Nei ministeri tutti perfetti ( sulla carta): voti e premi top al 92% dei dipendenti
Tutte ai massimi le pagelle utilizzate per misurare gli incentivi in busta paga
Vien da chiedersi di quale nefandezza si siano mai macchiati i due dipendenti del ministero dell’Agricoltura che, unici in un organico da 1.234 impiegati, si sono visti affibbiare un voto insufficiente nella valutazione che decide la misura dei premi in busta paga. O quale delitto abbiano commesso i loro due colleghi del ministero degli Esteri, anch’essi titolari delle uniche due insufficienze fra le 3.050 pagelle della Farnesina. Ai ministeri di Economia, Salute, Turismo e Università, invece, tutto funziona alla perfezione, al punto che nessuno degli 11.033 dipendenti valutati è finito sotto la sufficienza.
Già, perché la pubblica amministrazione centrale italiana ha mutuato la perfezione dal proverbiale orologio svizzero e la competitività dalle più dinamiche start up americane, con il risultato che l’eccellenza è la regola, le performance men che ottime sono l’eccezione e quelle inadeguate sono una patologia rarissima e quasi inspiegabile. Tali, almeno, i ministeri appaiono dall’insieme dei giudizi ufficiali degli Organismi interni di valutazione raccolti dalla sezione centrale della Corte dei conti che controlla le amministrazioni statali e nella delibera 62/ 2024 diffusa ieri ha voluto indagare « gli istituti di premialità riconosciuti al personale dipendente » .
I numeri messi in fila dalla relazione dicono tutto. I magistrati contabili hanno passato in rassegna le pagelle di 61.741 dipendenti ministeriali. In 56.824, il 92% del totale, il voto espresso in centesimi ha superato la quota 90 che circoscrive l’eccellenza, e apre le porte ai premi più consistenti, e altri 4.131, cioè il 6,7%, si è attestato in misura più o meno abbondante sopra la sufficienza.

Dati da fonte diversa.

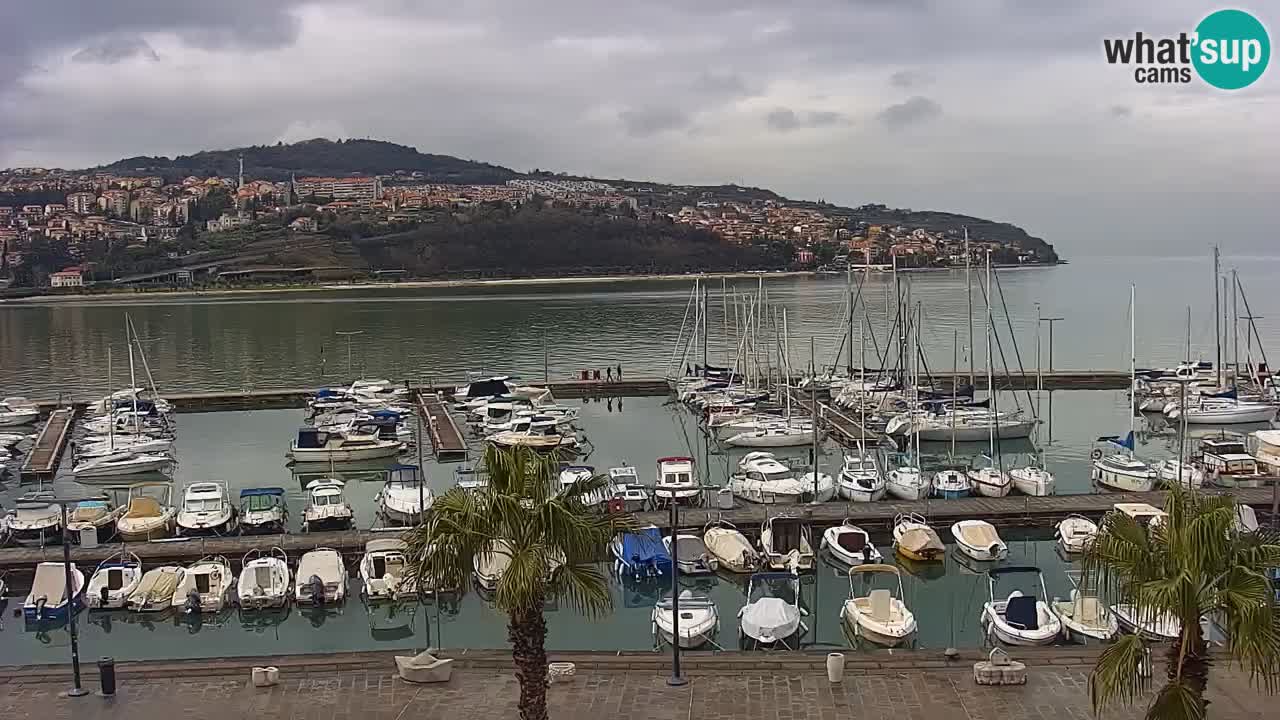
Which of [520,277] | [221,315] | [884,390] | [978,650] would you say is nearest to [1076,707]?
[978,650]

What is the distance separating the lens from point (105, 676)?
11.3 metres

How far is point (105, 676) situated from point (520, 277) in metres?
163

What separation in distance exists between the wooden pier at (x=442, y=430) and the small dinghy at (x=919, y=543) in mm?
13999

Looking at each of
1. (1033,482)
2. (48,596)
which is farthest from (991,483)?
(48,596)

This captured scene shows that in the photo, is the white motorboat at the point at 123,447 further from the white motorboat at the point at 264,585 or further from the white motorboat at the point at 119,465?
the white motorboat at the point at 264,585

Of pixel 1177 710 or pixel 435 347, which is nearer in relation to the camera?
pixel 1177 710

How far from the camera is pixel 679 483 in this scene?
23.6 metres

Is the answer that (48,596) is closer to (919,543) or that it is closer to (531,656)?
(531,656)

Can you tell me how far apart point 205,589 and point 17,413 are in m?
25.7

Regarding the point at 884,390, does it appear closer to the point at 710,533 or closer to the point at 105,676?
the point at 710,533

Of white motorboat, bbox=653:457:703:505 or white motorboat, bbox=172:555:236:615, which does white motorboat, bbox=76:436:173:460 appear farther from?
white motorboat, bbox=653:457:703:505

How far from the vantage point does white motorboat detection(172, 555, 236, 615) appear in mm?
16656

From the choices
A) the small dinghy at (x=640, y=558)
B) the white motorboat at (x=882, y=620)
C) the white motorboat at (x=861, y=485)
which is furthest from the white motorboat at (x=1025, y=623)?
the white motorboat at (x=861, y=485)

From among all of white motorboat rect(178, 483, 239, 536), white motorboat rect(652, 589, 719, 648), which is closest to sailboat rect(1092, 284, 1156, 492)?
white motorboat rect(652, 589, 719, 648)
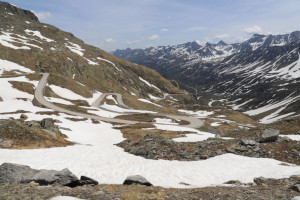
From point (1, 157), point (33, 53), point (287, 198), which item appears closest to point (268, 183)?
point (287, 198)

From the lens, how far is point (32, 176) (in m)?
11.2

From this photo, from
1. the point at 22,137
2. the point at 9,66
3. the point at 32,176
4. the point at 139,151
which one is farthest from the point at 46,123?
the point at 9,66

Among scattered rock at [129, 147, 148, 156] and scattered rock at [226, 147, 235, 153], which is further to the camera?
scattered rock at [129, 147, 148, 156]

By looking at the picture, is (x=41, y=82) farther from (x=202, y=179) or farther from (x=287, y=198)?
(x=287, y=198)

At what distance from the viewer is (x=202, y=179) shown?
1424 centimetres

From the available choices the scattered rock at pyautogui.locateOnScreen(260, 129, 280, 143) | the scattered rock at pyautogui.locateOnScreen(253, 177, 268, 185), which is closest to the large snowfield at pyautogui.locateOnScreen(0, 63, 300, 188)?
the scattered rock at pyautogui.locateOnScreen(253, 177, 268, 185)

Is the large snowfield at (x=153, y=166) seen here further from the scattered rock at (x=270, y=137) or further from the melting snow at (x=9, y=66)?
the melting snow at (x=9, y=66)

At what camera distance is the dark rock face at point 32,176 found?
35.2 ft

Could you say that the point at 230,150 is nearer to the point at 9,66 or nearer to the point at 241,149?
the point at 241,149

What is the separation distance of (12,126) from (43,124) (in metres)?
10.2

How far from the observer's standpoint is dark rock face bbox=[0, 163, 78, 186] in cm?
1073

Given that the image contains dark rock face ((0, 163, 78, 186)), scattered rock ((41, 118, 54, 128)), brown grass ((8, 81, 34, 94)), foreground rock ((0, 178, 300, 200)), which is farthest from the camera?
brown grass ((8, 81, 34, 94))

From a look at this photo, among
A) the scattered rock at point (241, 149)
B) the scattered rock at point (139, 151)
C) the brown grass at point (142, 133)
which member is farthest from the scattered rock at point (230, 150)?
the brown grass at point (142, 133)

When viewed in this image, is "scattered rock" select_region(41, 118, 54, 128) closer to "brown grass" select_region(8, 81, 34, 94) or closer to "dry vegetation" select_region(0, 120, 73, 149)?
"dry vegetation" select_region(0, 120, 73, 149)
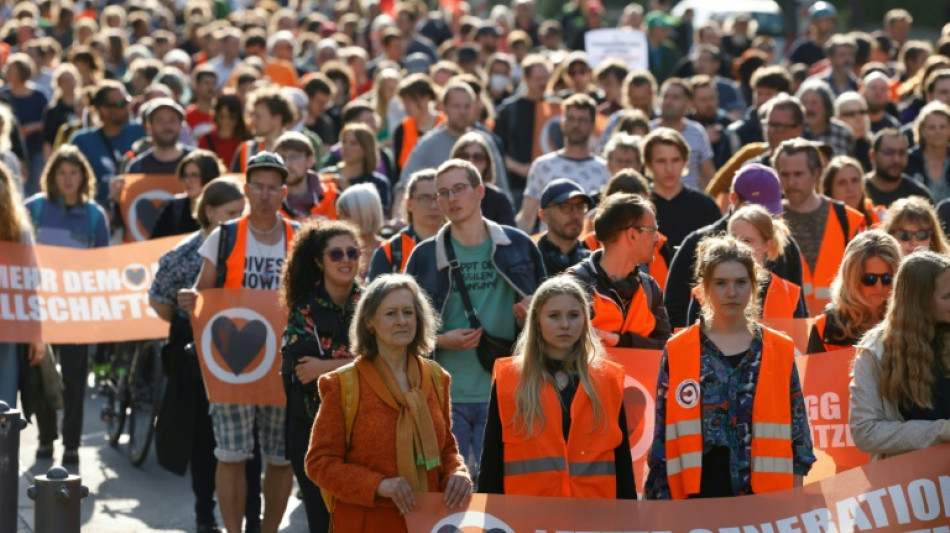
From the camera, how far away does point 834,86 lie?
59.2ft

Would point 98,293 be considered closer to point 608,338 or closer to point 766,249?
point 608,338

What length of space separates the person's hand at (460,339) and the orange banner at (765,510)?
1.66m

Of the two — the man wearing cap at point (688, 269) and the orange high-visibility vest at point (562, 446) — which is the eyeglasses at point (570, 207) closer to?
the man wearing cap at point (688, 269)

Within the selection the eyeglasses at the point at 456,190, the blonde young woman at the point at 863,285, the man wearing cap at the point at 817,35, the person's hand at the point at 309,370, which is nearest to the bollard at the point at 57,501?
the person's hand at the point at 309,370

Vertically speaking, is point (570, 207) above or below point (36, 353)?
above

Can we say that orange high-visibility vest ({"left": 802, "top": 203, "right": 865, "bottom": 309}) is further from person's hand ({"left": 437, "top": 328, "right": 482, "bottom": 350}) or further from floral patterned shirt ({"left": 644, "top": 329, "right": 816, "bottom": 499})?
floral patterned shirt ({"left": 644, "top": 329, "right": 816, "bottom": 499})

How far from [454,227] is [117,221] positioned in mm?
5167

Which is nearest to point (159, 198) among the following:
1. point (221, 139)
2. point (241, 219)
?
point (221, 139)

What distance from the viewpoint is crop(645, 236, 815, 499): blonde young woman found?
7.27 meters

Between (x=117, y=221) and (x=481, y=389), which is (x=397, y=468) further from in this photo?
(x=117, y=221)

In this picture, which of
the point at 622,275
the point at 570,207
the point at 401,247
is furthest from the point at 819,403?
the point at 401,247

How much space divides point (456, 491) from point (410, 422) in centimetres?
32

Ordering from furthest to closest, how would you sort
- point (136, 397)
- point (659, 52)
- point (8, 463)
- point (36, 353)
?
point (659, 52) → point (136, 397) → point (36, 353) → point (8, 463)

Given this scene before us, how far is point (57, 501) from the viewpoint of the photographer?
7.16 meters
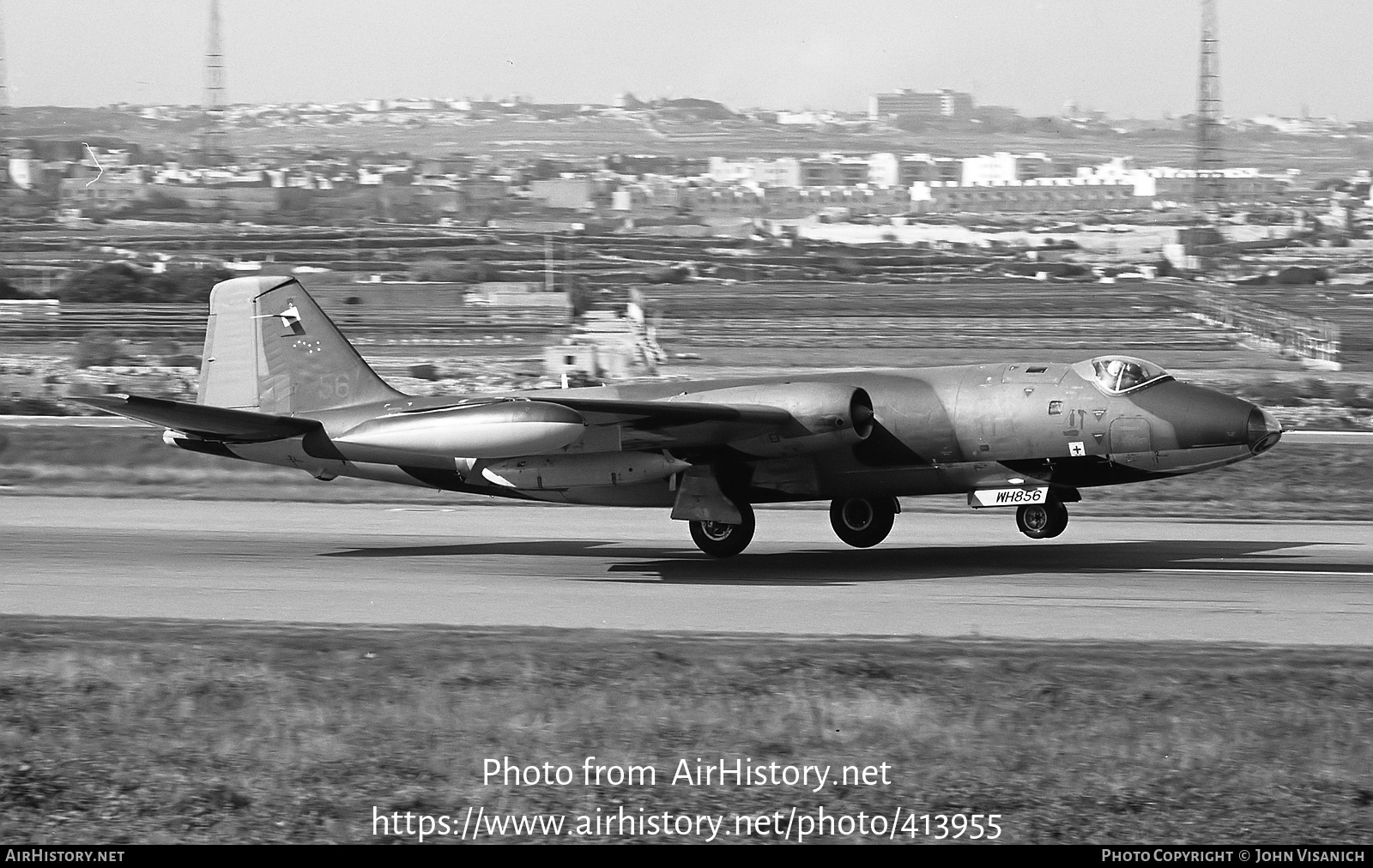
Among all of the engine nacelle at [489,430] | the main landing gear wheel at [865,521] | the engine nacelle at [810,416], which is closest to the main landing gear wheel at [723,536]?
the engine nacelle at [810,416]

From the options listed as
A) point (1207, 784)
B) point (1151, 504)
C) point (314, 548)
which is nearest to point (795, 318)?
point (1151, 504)

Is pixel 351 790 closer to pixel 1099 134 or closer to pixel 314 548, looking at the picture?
pixel 314 548

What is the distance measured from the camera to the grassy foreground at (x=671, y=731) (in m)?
8.98

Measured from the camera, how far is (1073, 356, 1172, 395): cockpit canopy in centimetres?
1812

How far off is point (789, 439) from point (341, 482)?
568 inches

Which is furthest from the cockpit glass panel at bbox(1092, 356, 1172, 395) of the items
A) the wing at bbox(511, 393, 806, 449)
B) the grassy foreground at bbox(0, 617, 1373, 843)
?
the grassy foreground at bbox(0, 617, 1373, 843)

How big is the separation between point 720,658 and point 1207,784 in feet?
14.4

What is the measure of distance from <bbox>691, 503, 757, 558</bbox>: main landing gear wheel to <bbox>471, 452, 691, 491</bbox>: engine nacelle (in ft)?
3.21

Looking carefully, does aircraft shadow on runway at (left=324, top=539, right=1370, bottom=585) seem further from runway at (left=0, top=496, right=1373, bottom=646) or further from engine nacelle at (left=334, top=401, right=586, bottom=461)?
engine nacelle at (left=334, top=401, right=586, bottom=461)

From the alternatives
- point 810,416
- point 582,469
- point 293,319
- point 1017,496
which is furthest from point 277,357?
point 1017,496

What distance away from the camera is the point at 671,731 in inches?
417

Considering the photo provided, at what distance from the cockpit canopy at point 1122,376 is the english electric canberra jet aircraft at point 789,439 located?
0.07ft

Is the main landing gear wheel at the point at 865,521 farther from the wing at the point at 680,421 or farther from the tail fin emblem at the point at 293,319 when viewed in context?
the tail fin emblem at the point at 293,319

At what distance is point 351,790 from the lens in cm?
929
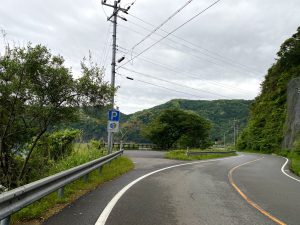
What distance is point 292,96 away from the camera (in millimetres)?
58219

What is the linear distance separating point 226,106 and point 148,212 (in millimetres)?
159813

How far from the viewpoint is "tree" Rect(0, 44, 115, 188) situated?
13.1 meters

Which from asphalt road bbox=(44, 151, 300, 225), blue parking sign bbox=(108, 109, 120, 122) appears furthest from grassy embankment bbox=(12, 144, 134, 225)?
blue parking sign bbox=(108, 109, 120, 122)

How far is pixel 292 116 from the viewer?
5678 centimetres

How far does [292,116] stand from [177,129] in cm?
1915

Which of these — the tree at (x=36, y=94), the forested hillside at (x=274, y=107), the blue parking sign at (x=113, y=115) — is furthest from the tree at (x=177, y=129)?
the tree at (x=36, y=94)

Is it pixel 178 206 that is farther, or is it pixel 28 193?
pixel 178 206

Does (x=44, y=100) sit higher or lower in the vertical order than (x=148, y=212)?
higher

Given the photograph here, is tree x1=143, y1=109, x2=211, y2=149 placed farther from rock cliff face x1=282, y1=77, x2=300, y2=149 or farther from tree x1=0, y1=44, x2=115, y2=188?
tree x1=0, y1=44, x2=115, y2=188

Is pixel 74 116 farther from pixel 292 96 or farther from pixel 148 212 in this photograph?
pixel 292 96

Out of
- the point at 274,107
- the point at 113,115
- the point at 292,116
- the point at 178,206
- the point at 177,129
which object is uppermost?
the point at 274,107

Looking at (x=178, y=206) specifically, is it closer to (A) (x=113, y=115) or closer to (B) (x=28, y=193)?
(B) (x=28, y=193)

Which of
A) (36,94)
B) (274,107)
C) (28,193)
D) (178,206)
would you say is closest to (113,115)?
(36,94)

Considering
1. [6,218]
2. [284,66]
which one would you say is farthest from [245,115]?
[6,218]
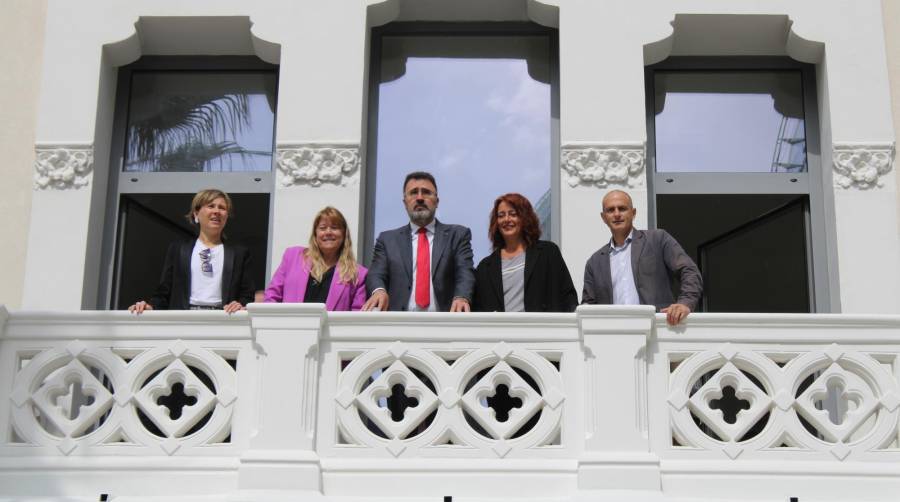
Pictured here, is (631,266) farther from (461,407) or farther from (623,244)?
(461,407)

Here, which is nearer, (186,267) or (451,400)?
(451,400)

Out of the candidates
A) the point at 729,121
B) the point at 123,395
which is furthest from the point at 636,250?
the point at 123,395

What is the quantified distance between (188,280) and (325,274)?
36.8 inches

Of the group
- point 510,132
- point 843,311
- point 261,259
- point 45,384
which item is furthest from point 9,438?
point 843,311

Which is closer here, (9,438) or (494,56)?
(9,438)

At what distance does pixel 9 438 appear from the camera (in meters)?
7.59

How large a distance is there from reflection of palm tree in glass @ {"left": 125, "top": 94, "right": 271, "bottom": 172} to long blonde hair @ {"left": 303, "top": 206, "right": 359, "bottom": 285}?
283 cm

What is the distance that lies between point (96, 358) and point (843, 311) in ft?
18.4

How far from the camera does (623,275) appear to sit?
8195mm

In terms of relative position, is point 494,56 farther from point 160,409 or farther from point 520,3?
point 160,409

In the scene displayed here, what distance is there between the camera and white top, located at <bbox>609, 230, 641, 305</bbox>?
320 inches

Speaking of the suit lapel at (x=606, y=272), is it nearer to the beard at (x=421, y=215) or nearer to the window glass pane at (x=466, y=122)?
the beard at (x=421, y=215)

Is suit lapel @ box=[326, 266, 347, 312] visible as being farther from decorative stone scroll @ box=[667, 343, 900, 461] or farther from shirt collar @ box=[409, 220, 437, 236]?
decorative stone scroll @ box=[667, 343, 900, 461]

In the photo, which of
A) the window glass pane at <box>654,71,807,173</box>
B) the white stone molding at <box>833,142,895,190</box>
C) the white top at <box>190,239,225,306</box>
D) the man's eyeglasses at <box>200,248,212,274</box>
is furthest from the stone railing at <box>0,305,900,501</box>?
the window glass pane at <box>654,71,807,173</box>
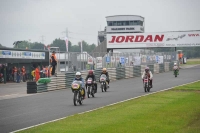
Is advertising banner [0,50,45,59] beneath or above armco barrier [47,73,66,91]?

Completa il quadro un gruppetto di 786 reprobi, l’ 1,3% del personale esaminato, che non è riuscito a raggranellare nemmeno 60 dei 100 punti in palio nella valutazione. Ma a comporlo sono in larga maggioranza i 620 insufficienti del ministero delle Infrastrutture, l’unico in cui i voti bassi interessano il 10% del personale. Senza l’eccezione di Porta Pia, e quella parziale del ministero dell’Ambiente dove “solo” il 58,9% dei dipendenti riesce a salire nell’empireo dei giudizi più brillanti, la perfezione lavorativa dei ministeriali sarebbe ancora più rotonda, dominata da un 96,3% di pagelle eccellenti. Come accade del resto quando si sale la scala gerarchica e si arriva fra i dirigenti di prima e seconda fascia; lì, con il solito paio di eccezioni ( ancora una volta le Infrastrutture, affiancate in questo caso dall’Istruzione) è quasi impossibile trovare un manager men che perfetto.
Perché nonostante i fiumi di parole spese nelle tante riforme della Pubblica amministrazione, e nelle ancora più numerose circolari che hanno provato ad accompagnarle, i processi di valutazione negli uffici pubblici non sono pensati davvero per differenziare carriere e buste paga, ma per amalgamarle; con l’obiettivo, nel caso dei dipendenti, di puntellare con le voci « variabili » ( di nome, non di fatto) retribuzioni tutt’altro che generose.
In un contesto del genere i dirigenti usano spesso le pagelle come strumento per mantenere la pace sociale negli uffici, e già che ci sono estendono questo quadro omologato anche ai propri giudizi, e di conseguenza alle proprie retribuzioni di risultato. Perché anche se dalla riforma Brunetta di 15 anni fa ( Dlgs 150/ 2009) il pallino dovrebbe essere in mano agli “organismi indipendenti di valutazione”, pensati proprio nel tentativo di svincolare le pagelle dagli interessi interni alla Pa, a dominare il quadro è ancora un sistema autoreferenziale che non lascia spazio alle “valutazioni fra pari” per i dirigenti né alla misurazione del grado di soddisfazione di cittadini e interlocutori esterni. L’esatto contrario di quanto chiesto dal ministro per la Pa Paolo Zangrillo nell’ultima direttiva del novembre scorso: i cui risultati saranno misurati nel prossimo esame della Corte dei conti.